While writing this blog post I am riding along in an aluminum tube at 33,000 ft. at 438 mph and feel no fear of death (I fly small airplanes which have a much worse safety record) heading to Baltimore to conduct my Hazard Recognition and Control Workshop for a client.  When I get to Baltimore my odds of dying will increase because I will rent a car to drive for the next three days.  I also live in Oklahoma where we have tornados according to popular facts, but the likelihood of being killed by a tornado is 1 in 29,196.  My point?
We need to train ourselves and others at improving our ability to recognize hazards and practice taking control to “find and fix” them so that one increase the odds of being uninjured or dying to 1 in 1.
If you are interested in learning more about my workshop email for information.
Be Safe!
Carl Potter, CSP


2 Responses to Safety Insights: Danger Vs.

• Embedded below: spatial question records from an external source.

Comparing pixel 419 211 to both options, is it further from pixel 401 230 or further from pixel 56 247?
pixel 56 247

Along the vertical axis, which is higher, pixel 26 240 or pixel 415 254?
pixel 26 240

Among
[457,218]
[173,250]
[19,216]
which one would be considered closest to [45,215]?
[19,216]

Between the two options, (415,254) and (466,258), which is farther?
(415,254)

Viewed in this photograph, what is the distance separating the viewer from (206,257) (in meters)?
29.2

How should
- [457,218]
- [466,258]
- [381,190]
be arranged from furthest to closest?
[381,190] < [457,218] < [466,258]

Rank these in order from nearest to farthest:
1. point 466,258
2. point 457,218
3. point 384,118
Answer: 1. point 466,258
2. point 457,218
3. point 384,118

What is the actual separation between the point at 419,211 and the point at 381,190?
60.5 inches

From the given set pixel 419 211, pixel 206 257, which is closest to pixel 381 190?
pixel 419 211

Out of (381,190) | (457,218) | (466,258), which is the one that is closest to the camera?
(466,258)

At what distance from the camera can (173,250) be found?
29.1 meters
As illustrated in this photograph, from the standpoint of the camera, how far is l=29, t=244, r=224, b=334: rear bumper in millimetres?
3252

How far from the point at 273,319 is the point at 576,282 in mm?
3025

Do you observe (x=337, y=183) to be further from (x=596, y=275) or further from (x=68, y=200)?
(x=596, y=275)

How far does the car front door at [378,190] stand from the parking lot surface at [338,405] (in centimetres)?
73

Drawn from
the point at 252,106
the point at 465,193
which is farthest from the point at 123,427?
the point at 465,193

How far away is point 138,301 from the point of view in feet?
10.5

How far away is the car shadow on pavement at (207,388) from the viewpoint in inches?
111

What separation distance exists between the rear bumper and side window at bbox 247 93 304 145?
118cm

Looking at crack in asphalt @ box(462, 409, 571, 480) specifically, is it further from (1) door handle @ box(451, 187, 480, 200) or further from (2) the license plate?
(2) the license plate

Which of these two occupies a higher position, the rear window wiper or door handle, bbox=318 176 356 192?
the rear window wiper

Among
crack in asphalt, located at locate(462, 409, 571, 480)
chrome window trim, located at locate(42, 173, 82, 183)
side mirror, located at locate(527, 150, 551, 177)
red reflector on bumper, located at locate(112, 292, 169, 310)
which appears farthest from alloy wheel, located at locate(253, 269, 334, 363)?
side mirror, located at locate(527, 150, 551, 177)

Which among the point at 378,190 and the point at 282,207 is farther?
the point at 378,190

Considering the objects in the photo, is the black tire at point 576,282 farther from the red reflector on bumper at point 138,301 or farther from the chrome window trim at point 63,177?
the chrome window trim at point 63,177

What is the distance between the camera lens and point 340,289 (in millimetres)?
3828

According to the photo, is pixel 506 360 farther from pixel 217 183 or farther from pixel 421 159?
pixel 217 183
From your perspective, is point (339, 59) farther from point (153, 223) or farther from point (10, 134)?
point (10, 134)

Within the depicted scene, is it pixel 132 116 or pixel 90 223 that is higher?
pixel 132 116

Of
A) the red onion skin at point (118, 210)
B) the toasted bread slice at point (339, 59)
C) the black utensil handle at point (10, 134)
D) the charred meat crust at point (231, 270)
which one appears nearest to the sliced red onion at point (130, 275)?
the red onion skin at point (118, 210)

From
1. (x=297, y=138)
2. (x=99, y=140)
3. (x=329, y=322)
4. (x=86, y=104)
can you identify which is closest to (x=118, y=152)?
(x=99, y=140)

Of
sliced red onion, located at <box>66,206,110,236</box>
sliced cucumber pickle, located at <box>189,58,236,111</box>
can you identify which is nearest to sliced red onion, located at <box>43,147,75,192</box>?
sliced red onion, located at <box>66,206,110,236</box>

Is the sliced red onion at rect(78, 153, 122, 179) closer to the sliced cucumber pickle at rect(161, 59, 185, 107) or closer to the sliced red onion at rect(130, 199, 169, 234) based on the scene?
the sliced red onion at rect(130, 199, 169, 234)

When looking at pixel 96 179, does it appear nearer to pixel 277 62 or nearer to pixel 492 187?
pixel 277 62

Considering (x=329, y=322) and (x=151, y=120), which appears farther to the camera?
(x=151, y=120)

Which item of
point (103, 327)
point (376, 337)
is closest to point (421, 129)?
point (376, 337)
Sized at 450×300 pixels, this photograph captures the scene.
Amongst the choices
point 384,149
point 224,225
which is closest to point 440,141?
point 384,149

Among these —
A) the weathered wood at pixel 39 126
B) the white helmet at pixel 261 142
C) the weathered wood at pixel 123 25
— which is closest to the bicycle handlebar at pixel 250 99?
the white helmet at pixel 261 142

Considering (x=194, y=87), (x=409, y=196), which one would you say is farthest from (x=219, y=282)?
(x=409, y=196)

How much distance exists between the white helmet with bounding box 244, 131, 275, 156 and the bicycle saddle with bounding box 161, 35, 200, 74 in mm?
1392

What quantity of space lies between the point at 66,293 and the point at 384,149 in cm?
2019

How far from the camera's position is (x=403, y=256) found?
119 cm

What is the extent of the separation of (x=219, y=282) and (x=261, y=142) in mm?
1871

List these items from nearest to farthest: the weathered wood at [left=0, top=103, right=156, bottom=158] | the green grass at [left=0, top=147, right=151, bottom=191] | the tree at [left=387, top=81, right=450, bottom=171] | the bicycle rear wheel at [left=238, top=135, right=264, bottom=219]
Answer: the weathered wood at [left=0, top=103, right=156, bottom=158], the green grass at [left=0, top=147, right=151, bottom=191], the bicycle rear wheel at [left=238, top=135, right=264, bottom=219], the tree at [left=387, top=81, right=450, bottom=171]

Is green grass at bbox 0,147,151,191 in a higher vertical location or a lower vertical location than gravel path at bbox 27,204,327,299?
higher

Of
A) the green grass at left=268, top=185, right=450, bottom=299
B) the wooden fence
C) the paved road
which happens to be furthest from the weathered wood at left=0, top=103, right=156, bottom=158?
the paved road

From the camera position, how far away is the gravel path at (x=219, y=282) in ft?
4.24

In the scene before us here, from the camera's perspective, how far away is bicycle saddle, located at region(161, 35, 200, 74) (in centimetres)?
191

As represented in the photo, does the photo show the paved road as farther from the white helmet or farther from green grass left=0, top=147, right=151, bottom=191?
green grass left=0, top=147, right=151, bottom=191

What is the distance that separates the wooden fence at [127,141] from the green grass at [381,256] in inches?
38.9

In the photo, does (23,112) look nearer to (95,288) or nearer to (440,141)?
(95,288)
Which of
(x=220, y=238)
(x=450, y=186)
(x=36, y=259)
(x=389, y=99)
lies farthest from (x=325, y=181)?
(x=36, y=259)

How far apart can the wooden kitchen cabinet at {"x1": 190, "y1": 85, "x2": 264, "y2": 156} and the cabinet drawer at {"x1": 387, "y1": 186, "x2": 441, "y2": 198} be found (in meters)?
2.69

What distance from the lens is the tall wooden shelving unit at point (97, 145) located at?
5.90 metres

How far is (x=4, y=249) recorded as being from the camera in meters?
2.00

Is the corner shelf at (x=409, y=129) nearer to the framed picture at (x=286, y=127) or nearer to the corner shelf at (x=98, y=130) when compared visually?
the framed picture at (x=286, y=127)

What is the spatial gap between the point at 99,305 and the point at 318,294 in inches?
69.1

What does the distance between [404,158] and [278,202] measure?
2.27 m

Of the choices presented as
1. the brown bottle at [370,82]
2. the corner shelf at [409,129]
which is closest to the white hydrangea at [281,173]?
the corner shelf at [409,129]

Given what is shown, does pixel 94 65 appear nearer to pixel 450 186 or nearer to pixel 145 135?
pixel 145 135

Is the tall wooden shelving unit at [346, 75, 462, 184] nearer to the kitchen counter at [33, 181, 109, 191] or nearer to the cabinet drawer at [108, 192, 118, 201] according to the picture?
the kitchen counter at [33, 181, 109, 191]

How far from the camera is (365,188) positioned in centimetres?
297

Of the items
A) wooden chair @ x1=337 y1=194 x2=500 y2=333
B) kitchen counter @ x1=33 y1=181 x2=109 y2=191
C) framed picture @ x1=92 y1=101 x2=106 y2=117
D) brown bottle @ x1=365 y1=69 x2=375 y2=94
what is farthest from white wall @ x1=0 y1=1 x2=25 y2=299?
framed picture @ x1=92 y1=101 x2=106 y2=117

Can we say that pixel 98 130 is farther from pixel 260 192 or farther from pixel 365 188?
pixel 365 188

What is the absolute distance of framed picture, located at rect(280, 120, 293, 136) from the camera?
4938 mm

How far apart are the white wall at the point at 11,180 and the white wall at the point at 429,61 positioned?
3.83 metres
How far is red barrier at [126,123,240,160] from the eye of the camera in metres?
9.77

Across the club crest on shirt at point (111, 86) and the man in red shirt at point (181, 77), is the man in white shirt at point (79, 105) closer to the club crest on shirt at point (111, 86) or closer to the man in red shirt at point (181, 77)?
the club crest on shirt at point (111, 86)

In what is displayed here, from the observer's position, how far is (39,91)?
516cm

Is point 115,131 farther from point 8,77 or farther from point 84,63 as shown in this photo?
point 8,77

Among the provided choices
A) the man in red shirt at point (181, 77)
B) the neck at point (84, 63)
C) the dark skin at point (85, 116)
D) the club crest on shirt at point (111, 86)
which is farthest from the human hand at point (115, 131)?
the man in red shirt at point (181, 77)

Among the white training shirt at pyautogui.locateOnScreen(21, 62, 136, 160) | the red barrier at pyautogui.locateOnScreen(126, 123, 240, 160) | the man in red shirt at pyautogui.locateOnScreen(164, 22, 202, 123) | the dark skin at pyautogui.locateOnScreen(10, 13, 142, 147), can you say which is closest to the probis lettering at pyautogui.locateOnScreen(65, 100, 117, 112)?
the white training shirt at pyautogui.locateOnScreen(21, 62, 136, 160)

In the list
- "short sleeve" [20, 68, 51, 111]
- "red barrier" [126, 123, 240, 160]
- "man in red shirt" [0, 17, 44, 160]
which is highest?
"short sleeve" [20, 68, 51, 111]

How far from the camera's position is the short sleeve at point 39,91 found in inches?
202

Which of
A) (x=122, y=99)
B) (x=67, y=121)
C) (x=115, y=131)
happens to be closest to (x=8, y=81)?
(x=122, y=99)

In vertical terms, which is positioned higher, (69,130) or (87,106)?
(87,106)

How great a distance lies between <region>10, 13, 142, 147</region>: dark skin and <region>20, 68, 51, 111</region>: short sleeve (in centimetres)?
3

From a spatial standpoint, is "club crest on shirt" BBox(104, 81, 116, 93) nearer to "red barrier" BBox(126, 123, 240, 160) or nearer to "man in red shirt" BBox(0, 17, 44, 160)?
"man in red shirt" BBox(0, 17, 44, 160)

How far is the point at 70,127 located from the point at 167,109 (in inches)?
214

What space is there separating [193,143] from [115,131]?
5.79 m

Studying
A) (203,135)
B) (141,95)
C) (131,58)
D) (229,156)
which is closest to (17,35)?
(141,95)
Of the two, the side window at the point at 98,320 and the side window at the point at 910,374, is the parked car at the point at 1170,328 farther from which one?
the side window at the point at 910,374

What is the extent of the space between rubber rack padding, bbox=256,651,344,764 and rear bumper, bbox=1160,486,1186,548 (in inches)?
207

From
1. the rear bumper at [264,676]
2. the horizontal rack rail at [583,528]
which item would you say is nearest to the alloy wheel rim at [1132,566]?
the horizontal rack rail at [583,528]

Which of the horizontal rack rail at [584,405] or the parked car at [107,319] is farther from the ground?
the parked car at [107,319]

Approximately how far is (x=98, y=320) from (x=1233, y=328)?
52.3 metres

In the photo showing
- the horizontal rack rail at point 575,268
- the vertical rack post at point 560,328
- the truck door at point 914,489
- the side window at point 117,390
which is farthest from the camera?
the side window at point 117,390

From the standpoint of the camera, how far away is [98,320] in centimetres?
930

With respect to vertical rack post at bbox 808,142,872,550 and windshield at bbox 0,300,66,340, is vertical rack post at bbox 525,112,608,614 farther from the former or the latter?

Hazard

  • Cary Usrey says:


    Nice article. I would also like to add that “FINd and Fix” should also include steps taken when the same hazard occurs again and again. Take your Heart Disease example: This isn’t just a quick fix. It takes support, feedback, a change in lifestyle, and multiple visits to a doctor. Safety Hazards are the same way. A quick ‘find and fix’ is great in the short term but may not uncover the reasons the hazard was there. It may take some long term focus to uncover, address, and make right.